Friday, May 06, 2022

On succeeding in a world made for other sorts of people

Sometimes a book is so informative, so mind-expanding, that I find it hard to write about it here. I want my readers to share my intellectual delight. But I doubt my ability to describe my enthusiasm.

That's how I feel about Fiona Hill's There Is Nothing For You Here: Finding Opportunity in the Twenty-First Century. Let's simplify this: Hill has written a must read volume! And for the best experience, I highly recommend reading the audio version as she reads it herself and her accent is a part of the story.

So what is this book? It's a memoir from the Russian expert few of us had ever heard of until she testified at Donald Trump's first impeachment -- the impeachment for trying to strong arm the Ukrainian president by withholding congressionally authorized weapons unless he helped with potential dirt on Joe Biden. (Looks even worse now than it did at the time, doesn't it?) Improbably she's a naturalized immigrant from England's depressed north who ended up, through sheer brains and grit, working on Trump's national security council .

● **Recorded information**

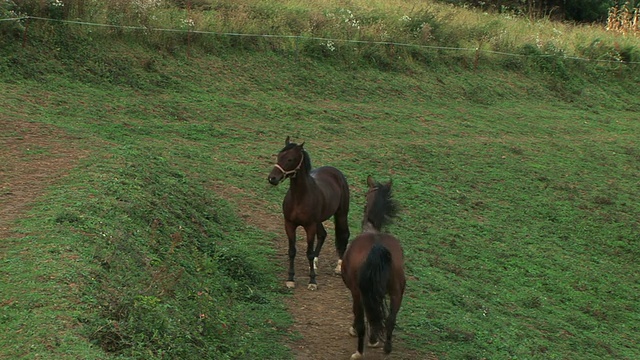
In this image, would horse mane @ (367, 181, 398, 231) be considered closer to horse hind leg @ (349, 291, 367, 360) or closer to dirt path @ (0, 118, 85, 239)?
horse hind leg @ (349, 291, 367, 360)

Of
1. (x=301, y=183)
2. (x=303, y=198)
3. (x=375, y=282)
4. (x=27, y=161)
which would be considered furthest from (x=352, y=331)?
(x=27, y=161)

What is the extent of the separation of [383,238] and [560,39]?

● **Problem to work on**
Can you carry on the blog post about Fiona Hill's memoir, picking up right after its last sentence? The rows come from a separate source.

● **Reply**
Hill's Trump impeachment saga adds little to what journalists have reported; DJT is a corrupt pig surrounded by moral monsters. But we knew that. Her Russia expertise is valuable now that we're in a quasi-war with Russia. She's long been a Russia hawk, and she seems to have been more accurate than I might have admitted a few months back. However the really interesting content of this book is not about Trumplandia; the memoir consists of two themes, each so engaging and important I'm going to write two posts about this book over the next few days.

First, this is a book about how inherited class position and its grinding injuries, as well as being a woman, shaped challenges and opportunities for this accomplished and accomplishing woman.

The young Fiona was from nowhere, otherwise known as the desolate former coal mining town of Bishop Auckland, County Durham, in the North East of England. Her father had expected a decent living and life as a miner; he was lucky to end up an orderly moving bed pans in the local hospital. The title of her memoir is her father's summation her prospects: she must find a way to get out, to leave the home she loved.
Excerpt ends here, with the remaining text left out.